EXERCISE REQUIREMENTS
Please restate each line of the data that follows word for word, skipping any image.

DATA EXCERPT
----------
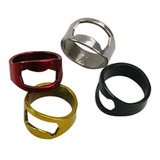 Anillos Destapador De Cerveza 15 Piezas 20 O 22mm Negro Plat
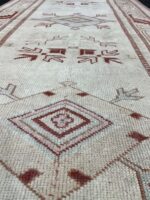 10.3*2.1 Vintage Turkish Varosh Rug, Varosh Rug, Handmade Rug, Antique Rug, Old Rug, Wool Rug, Anatolian Rug ,Hand Knotted Rug, - Image 4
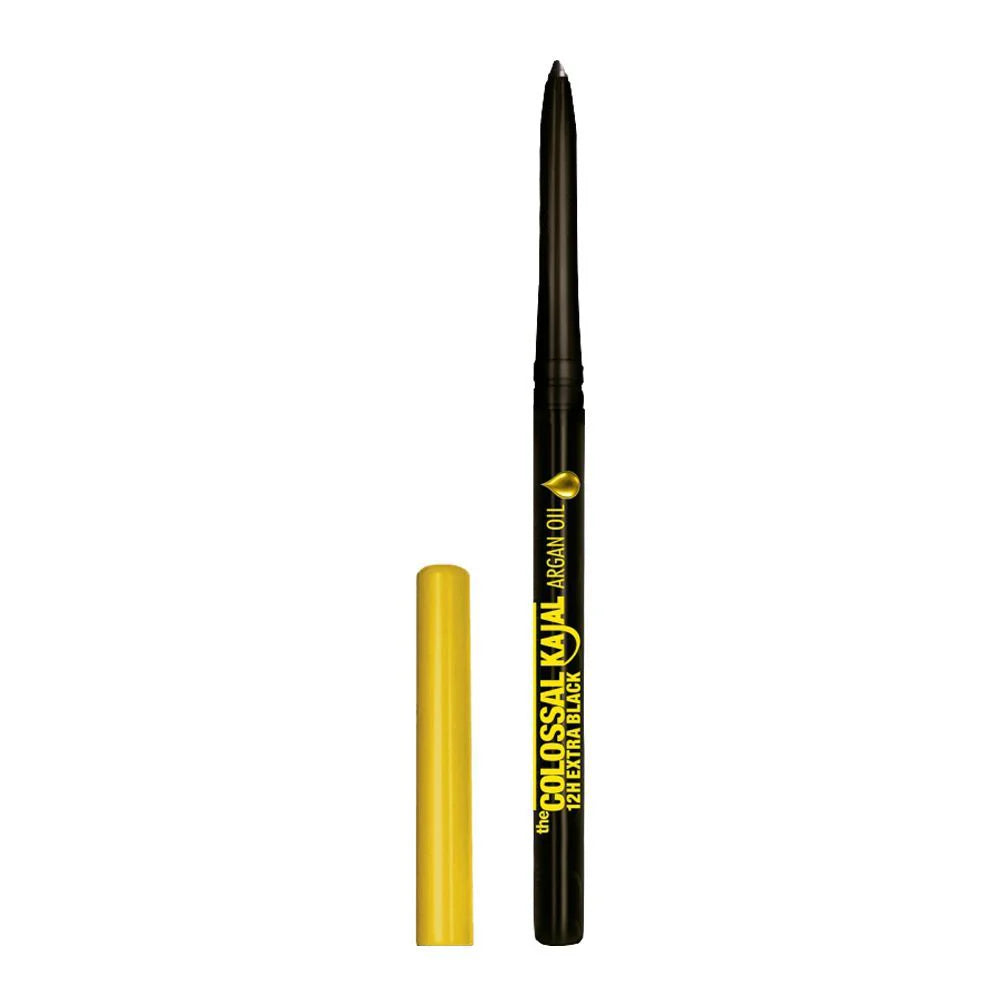 Maybelline The Colossal Kajal Waterproof Argan Oil Pencil - 100g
----------
RESPONSE AREA
 Anillos Destapador De Cerveza 15 Piezas 20 O 22mm Negro Plat
 10.3*2.1 Vintage Turkish Varosh Rug, Varosh Rug, Handmade Rug, Antique Rug, Old Rug, Wool Rug, Anatolian Rug ,Hand Knotted Rug, - Image 4
 Maybelline The Colossal Kajal Waterproof Argan Oil Pencil - 100g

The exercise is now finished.